Oveia
- A topic map builder
The ontology extractor -- Oveia (more details in
\cite{Oveia04}) -- is based on ISO/IEC 13250
Topic Maps. Oveia extracts information fragments from
heterogeneous information systems according to
an XSDS specification and builds the topic map
according to an ontology specified in XS4TM
language.
The Oveia architecture is shown in figure below
and it is composed mainly of five components.
The dataset extractor receives an XSDS specification --
providing metadata about the \textit{physical data sources}
that will be used to query each source in order
to get the data needed for the ontology construction -- and generates
the intermediate representation (called
datasets) -- containing the data (in a unified representation)
extracted from resources. The XS4TM processor takes as
input these datasets and an XS4TM
specification generating a topic map, in an internal format.
An output generator stores the topic map
in an OntologyDB or in an XTM file.
The following subsections describe this architecture in detail.

XSDS -- XML Specification for DataSources
Oveia supports the concept of extraction drivers. A
driver extracts data from a data source and
store it in an intermediary representation, called datasets.
XSDS language defines the transformations and
filters over the data sources. XSDS gives precise information
about each data source that should be scanned to extract topics
and associations.
An XSDS specification has two parts: datasources and
datasets. The first one defines the path to
the physical resources. Each resource is defined in a
<datasource> element. This element has a set of
attributes that indicate which extractor driver
will be used and the necessary parameters, because each driver has its
own attributes. The second part of this
specification is defined in a <datasets> element.
It declares which data (record fields or DTD elements) must be
extracted from each datasource. Each
datasource can be used to declare several datasets.
Datasets: Intermediate Representation
The datasets compose the intermediate representation that
contains the extracted data from the resources.
Each dataset has a relation to an entity in these resources and
it is represented through a table, where each
line is a record following the structure specified in
XSDS. The datasets representation guarantees that
Oveia sees an uniform data structure
that represents all the participating resources.
The dataset declaration is composed by a query to extract the
data from resources. Each dataset has an
unique identifier. This identifier will be used throughout the
architecture to reference a particular dataset.

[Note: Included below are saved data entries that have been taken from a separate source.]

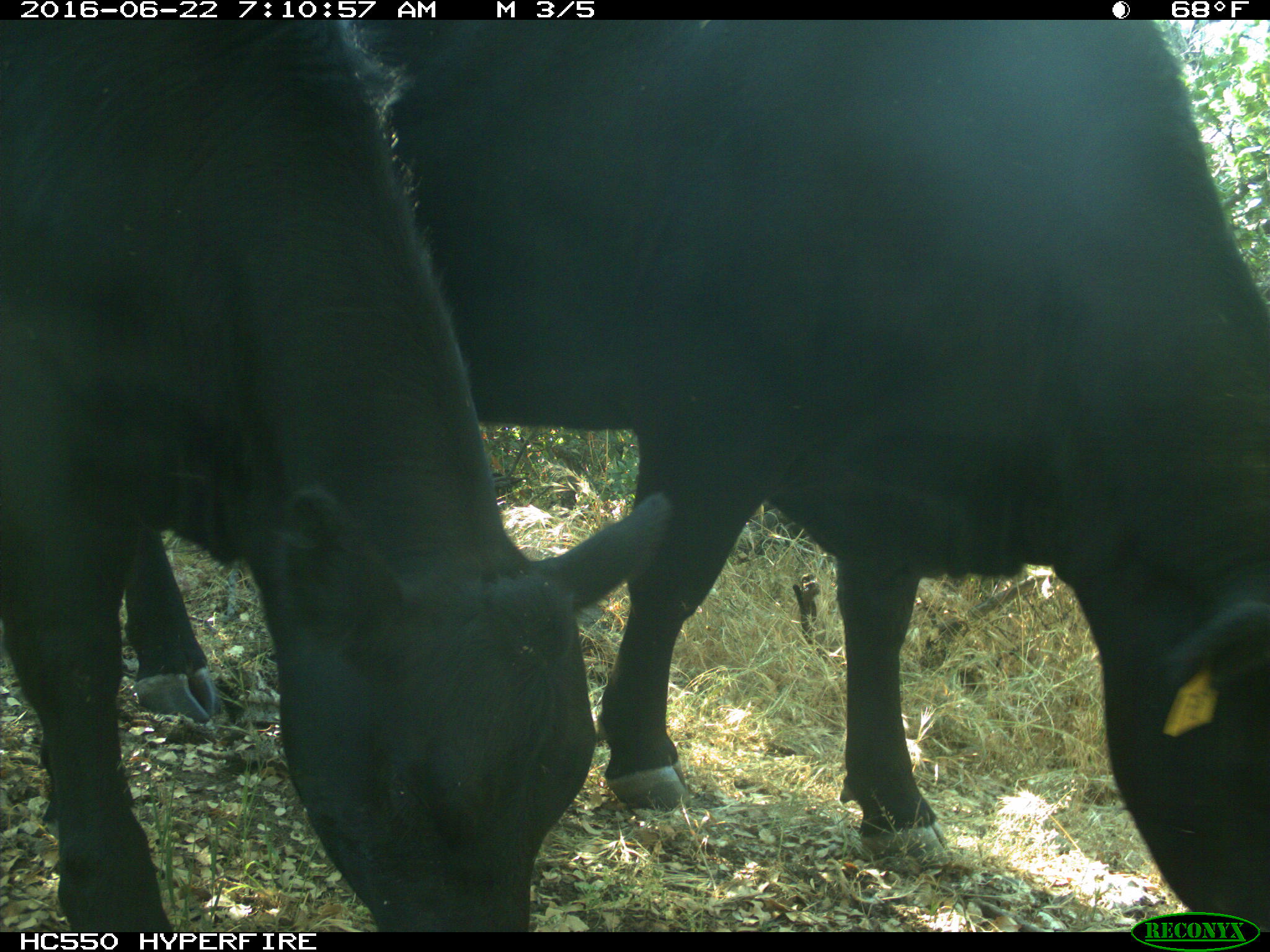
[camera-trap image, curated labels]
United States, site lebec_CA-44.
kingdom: Animalia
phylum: Chordata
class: Mammalia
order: Artiodactyla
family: Bovidae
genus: Bos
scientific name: Bos taurus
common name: domestic cow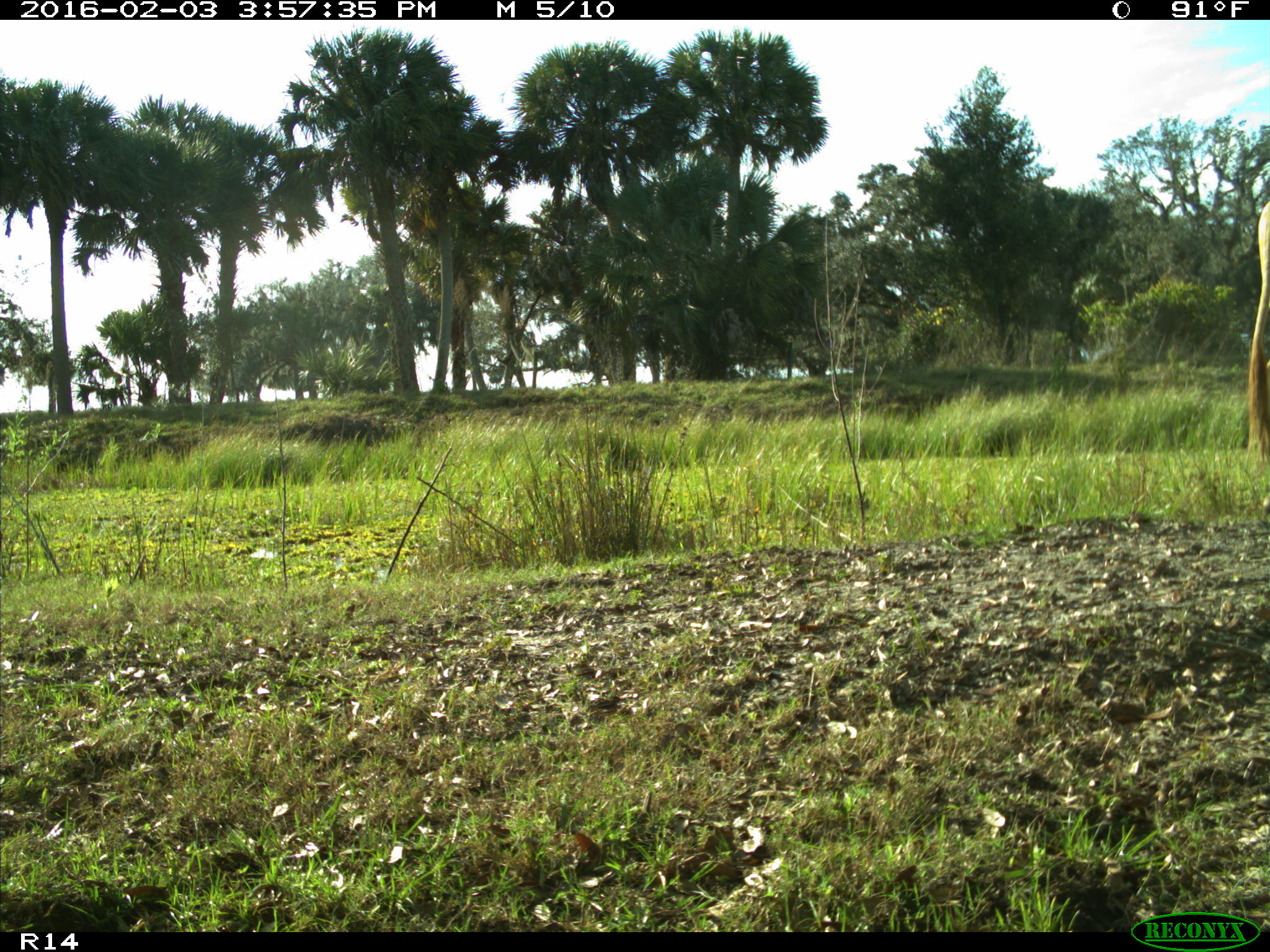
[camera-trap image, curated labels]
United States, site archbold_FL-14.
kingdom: Animalia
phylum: Chordata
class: Mammalia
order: Artiodactyla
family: Bovidae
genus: Bos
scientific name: Bos taurus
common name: domestic cow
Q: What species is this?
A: Bos taurus (domestic cow).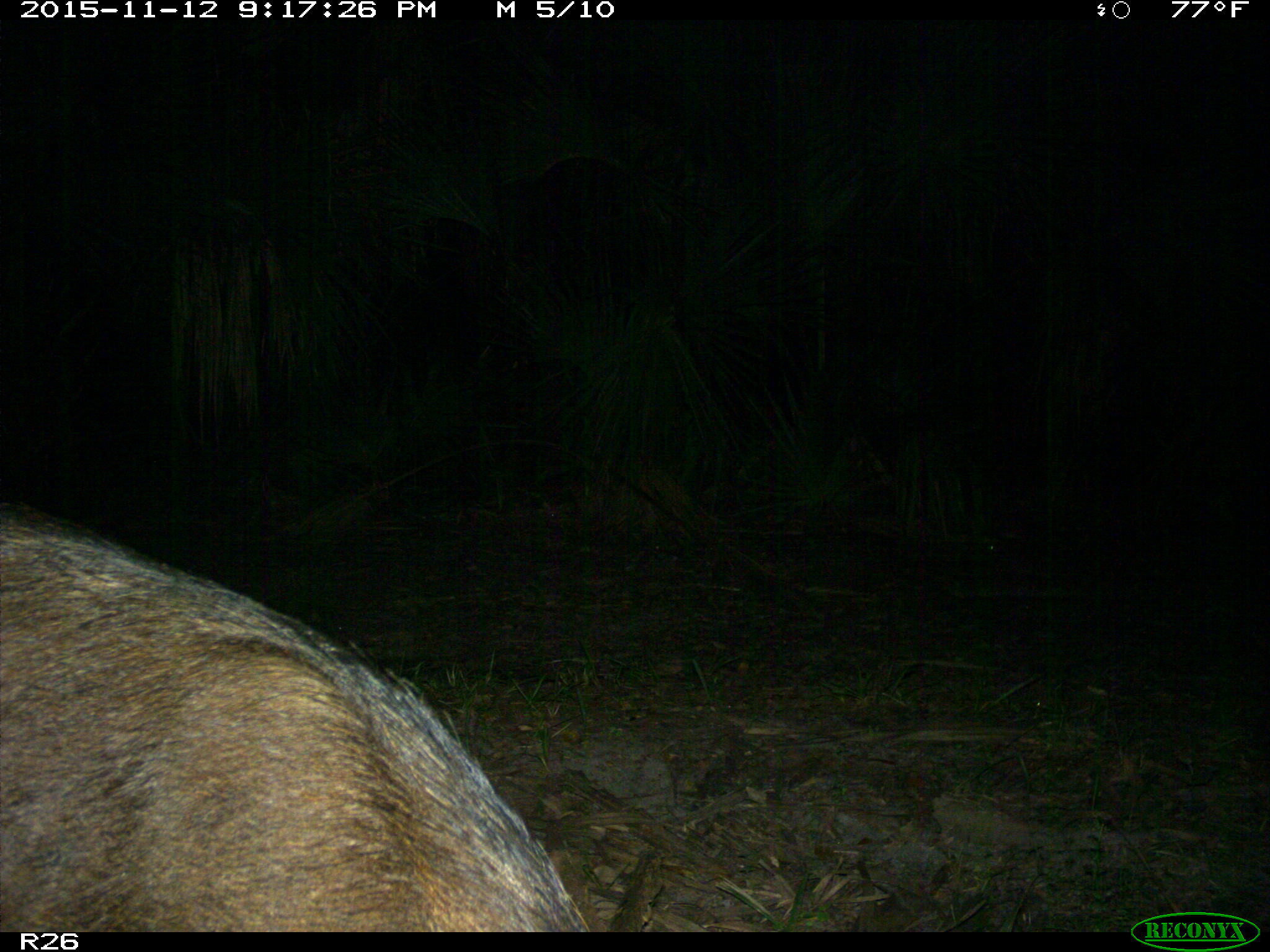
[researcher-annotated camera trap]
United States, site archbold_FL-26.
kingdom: Animalia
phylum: Chordata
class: Mammalia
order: Artiodactyla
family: Suidae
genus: Sus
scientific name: Sus scrofa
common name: wild boar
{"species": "Sus scrofa (wild boar)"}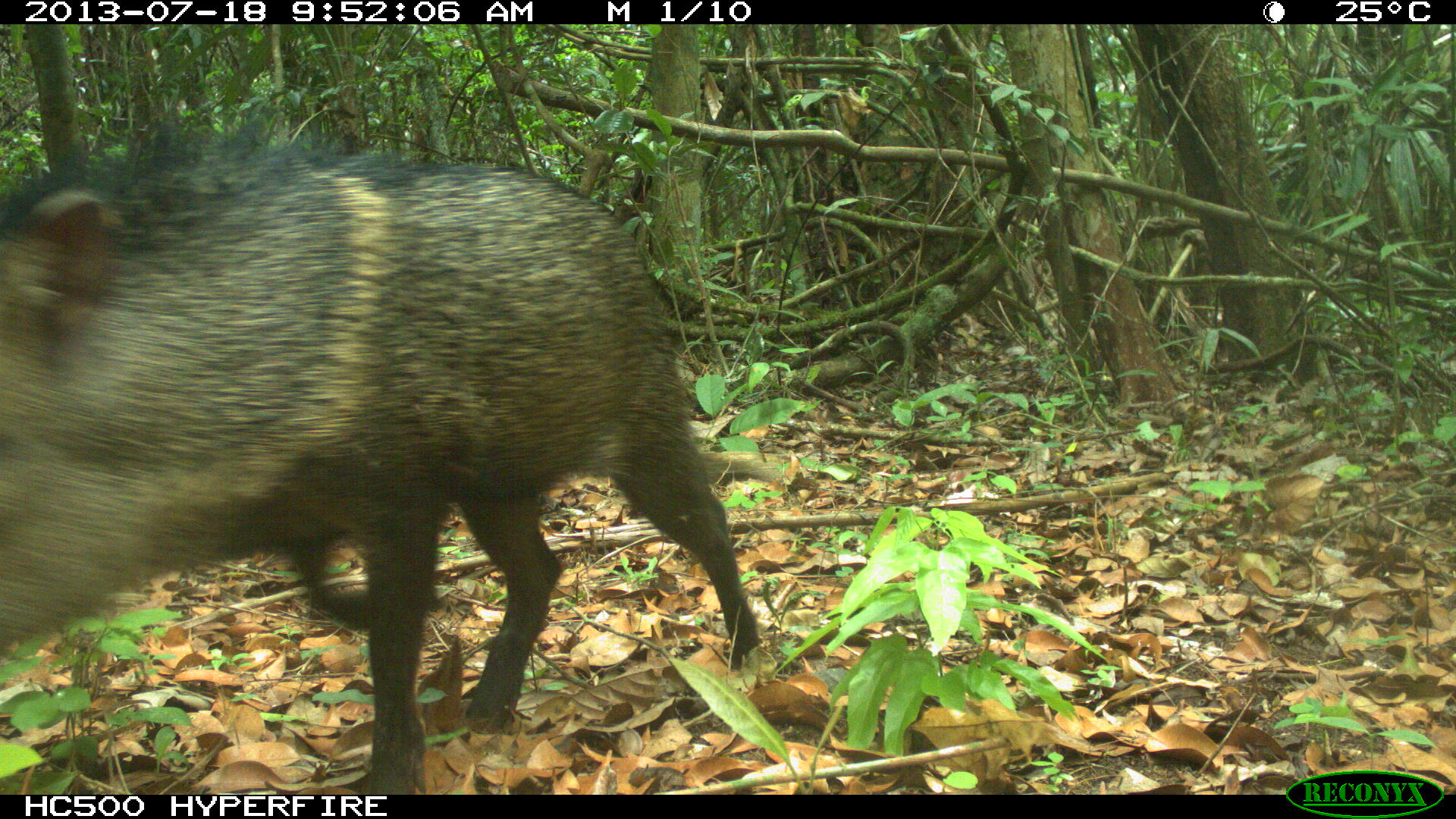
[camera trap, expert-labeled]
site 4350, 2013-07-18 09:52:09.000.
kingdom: Animalia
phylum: Chordata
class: Mammalia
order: Artiodactyla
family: Tayassuidae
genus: Pecari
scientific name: Pecari tajacu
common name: collared peccary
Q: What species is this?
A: Pecari tajacu (collared peccary).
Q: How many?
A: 1.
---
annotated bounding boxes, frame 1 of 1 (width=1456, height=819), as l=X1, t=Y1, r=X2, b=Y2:
pecari tajacu: l=0, t=131, r=763, b=795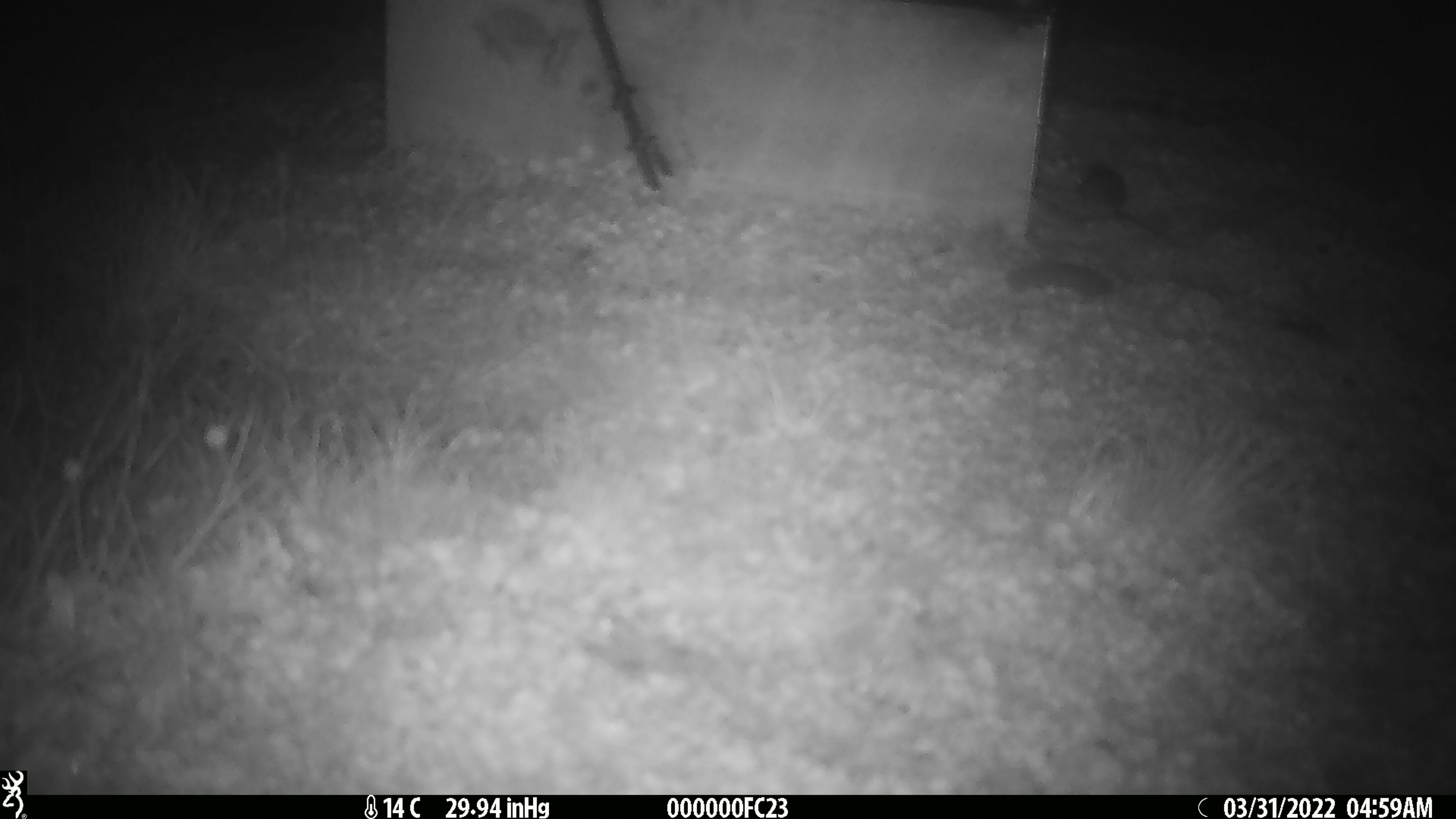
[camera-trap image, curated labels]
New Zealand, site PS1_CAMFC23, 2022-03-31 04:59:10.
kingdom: Animalia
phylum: Chordata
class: Mammalia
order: Rodentia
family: Muridae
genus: Mus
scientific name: Mus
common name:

The fundamental idea is that all objects have labels that describe
their meaning. For instance, the following
object represents a member's category: <1, PhD>, where the
string 1 is a identifier of this
category, and PhD is a human-readable label. The datasets are
very simple, while providing the expressive
power and flexibility needed for integrating information
from disparate sources.
Dataset Extractor
The Dataset Extractor is a processor that reads the input files
and parses them to get desired data into the
datasets, in agreement with an XSDS specification.
The Dataset Extractor is composed of several extraction drivers
(at moment, two), each one responsible for
handling specific type of source. The driver uses the appropriated
mechanisms to make the connection (e.g. JDBC --
Java DataBase Connectivity -- for databases, and an
XML parser for annotated documents), and then the extraction
data is performed in the query language
adequate to the type of source in use: SQL will be used to extract
information from a relational database while
XPath will be used for the extraction in XML documents. Finally, the
data extracted is stored in the datasets.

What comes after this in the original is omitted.